=== Material to process ===
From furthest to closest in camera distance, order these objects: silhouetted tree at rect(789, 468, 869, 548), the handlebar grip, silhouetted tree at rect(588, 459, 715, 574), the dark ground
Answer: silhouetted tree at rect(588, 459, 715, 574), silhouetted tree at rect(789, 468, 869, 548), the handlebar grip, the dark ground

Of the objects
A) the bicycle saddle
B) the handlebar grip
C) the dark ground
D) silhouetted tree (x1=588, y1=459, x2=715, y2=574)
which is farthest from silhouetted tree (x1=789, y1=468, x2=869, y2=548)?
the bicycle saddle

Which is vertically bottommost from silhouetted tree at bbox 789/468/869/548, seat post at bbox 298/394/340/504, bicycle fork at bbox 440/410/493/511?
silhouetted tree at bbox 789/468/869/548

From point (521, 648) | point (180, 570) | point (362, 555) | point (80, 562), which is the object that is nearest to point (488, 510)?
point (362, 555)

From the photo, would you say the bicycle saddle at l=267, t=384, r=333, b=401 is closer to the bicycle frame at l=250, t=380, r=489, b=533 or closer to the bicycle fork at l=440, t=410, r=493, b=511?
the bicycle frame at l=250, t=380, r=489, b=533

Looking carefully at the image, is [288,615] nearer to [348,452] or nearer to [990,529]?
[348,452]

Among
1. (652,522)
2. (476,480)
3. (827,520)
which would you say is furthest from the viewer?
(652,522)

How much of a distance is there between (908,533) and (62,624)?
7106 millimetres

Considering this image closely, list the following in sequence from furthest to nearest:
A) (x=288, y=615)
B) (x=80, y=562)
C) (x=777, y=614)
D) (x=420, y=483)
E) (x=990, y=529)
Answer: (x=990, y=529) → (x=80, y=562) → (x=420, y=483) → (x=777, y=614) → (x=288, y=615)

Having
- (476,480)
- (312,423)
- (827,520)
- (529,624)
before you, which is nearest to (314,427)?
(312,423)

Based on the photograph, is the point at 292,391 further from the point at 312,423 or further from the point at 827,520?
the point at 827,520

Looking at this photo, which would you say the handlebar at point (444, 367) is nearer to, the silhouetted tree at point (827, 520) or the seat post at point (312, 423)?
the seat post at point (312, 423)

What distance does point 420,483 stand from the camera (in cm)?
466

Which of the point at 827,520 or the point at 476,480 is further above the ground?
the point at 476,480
===
- **Task brief**
Copy every record exactly as presented.

- **Answer**
From furthest to closest in camera distance, order these objects: silhouetted tree at rect(789, 468, 869, 548), the handlebar grip, silhouetted tree at rect(588, 459, 715, 574), the dark ground
Answer: silhouetted tree at rect(588, 459, 715, 574), silhouetted tree at rect(789, 468, 869, 548), the handlebar grip, the dark ground

Of the objects
A) the bicycle saddle
B) the handlebar grip
C) the dark ground
D) silhouetted tree (x1=588, y1=459, x2=715, y2=574)
which is farthest from silhouetted tree (x1=789, y1=468, x2=869, y2=548)?
the bicycle saddle

Which is vertically bottommost from silhouetted tree at bbox 789/468/869/548, seat post at bbox 298/394/340/504, bicycle fork at bbox 440/410/493/511?
silhouetted tree at bbox 789/468/869/548

From point (521, 648) | point (180, 570) | point (362, 555) | point (80, 562), which is the object that is nearest to point (488, 510)?
point (362, 555)

From the photo, would you say the bicycle saddle at l=267, t=384, r=333, b=401 is closer to the bicycle frame at l=250, t=380, r=489, b=533 or closer to the bicycle fork at l=440, t=410, r=493, b=511?
the bicycle frame at l=250, t=380, r=489, b=533

Looking carefully at the image, is [288,615] nearer to [348,452] or nearer to [990,529]?
[348,452]

Among
1. (652,522)
2. (476,480)
3. (827,520)
which would you say is furthest from the viewer?
(652,522)

How much of a distance is there between (908,533) and (62,624)?
7106 millimetres

Considering this image closely, list the following in sequence from furthest to nearest:
A) (x=288, y=615)
B) (x=80, y=562)
C) (x=777, y=614)
D) (x=420, y=483)
E) (x=990, y=529)
Answer: (x=990, y=529) → (x=80, y=562) → (x=420, y=483) → (x=777, y=614) → (x=288, y=615)

Having
- (476,480)
- (312,423)
- (827,520)
- (529,624)
before you, which is nearest to (314,427)?
(312,423)

Based on the photograph, is the point at 292,391 further from the point at 312,423 or further from the point at 827,520?
the point at 827,520

Looking at this photo, which would you say the handlebar at point (444, 367) is nearer to, the silhouetted tree at point (827, 520) or the seat post at point (312, 423)?
the seat post at point (312, 423)

What distance does point 420,483 stand from the camera (in cm)?
466

Which of the point at 827,520 or the point at 476,480 is further above the ground?
the point at 476,480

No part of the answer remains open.